Neben den direkten Kosten für die Stilllegung der 737 MAX (Entschädigungen für Fluggesellschaften, Produktionsstopp, Rechtskosten etc.) entstanden bei Boeing auch massive Verluste durch Umsatzeinbrüche, Rückgang der Neubeauftragungen und Reputationsschäden. Kunden wie Fluggesellschaften und Leasingunternehmen verloren teilweise das Vertrauen in Boeing und zogen Aufträge zurück oder verschoben sie. Gleichzeitig sah sich Boeing mit Milliarden an Entschädigungszahlungen konfrontiert. Die Entwicklungskosten für neue Projekte und die Nachrüstung der 737 MAX stiegen ebenfalls erheblich.

4. Covid-19-Pandemie

Die Covid-19-Pandemie hat die Lage für Boeing noch verschärft. Während der Pandemie brach der globale Flugverkehr dramatisch ein, und Fluggesellschaften standen vor einer existenziellen Krise. Dies führte dazu, dass viele Kunden ihre Bestellungen stornierten oder verschoben und Flugzeughersteller wie Boeing und Airbus grosse Einbrüche in ihren Auftragsbüchern verzeichneten. Besonders im Passagierflugzeuggeschäft war dies fatal, da viele Fluggesellschaften ihre Flotten verkleinerten und neue Maschinen vorerst nicht mehr benötigten.

5. Wettbewerb mit Airbus

Boeing stand und steht in einem intensiven Wettbewerb mit Airbus, seinem grössten Konkurrenten. Während Boeing mit den Problemen der 737 MAX und den Auswirkungen der Pandemie zu kämpfen hatte, konnte Airbus in bestimmten Segmenten (wie der A320neo-Familie) weiterhin Marktanteile gewinnen. Airbus profitierte von dem Vertrauensverlust Boeings, da viele Fluggesellschaften verstärkt auf Airbus setzten.

6. Lieferketten- und Produktionsprobleme

Zusätzlich zu den internen Problemen bei Boeing führten externe Faktoren wie unterbrochene Lieferketten, Schwierigkeiten bei der Produktion und Engpässe bei Zulieferern zu weiteren Verzögerungen und Kostensteigerungen. Beispielsweise gab es bei der Produktion des Langstreckenflugzeugs 787 Dreamliner Qualitätsprobleme, die zu weiteren Produktionsstopps und Lieferverzögerungen führten.

Fazit

Boeing befindet sich in einer tiefen Krise, die durch eine Kombination aus technischen Fehlern, einer unsicheren Unternehmenskultur, finanziellem Druck, starker Konkurrenz und externen Schocks wie der Covid-19-Pandemie ausgelöst wurde.

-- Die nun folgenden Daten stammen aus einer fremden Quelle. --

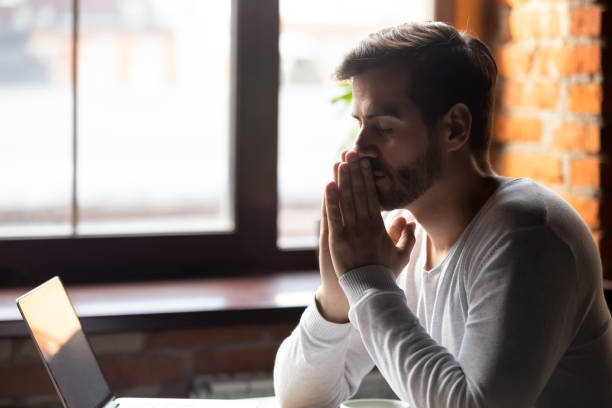 istock Worried man thinking about problem puts hands together in prayer 1152767900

Aufgrund dieser multiplen Krisen ist Boeing gezwungen, drastische Massnahmen zu ergreifen. Dazu gehören nun Massenentlassungen und Umstrukturierungen. Boeing hat seine Produktionskapazitäten angepasst und einige Werke geschlossen oder verkleinert. Auch in der Managementstruktur wurden Änderungen vorgenommen, um endlich die Unternehmenskultur zu verbessern und die Sicherheitsstandards zu erhöhen.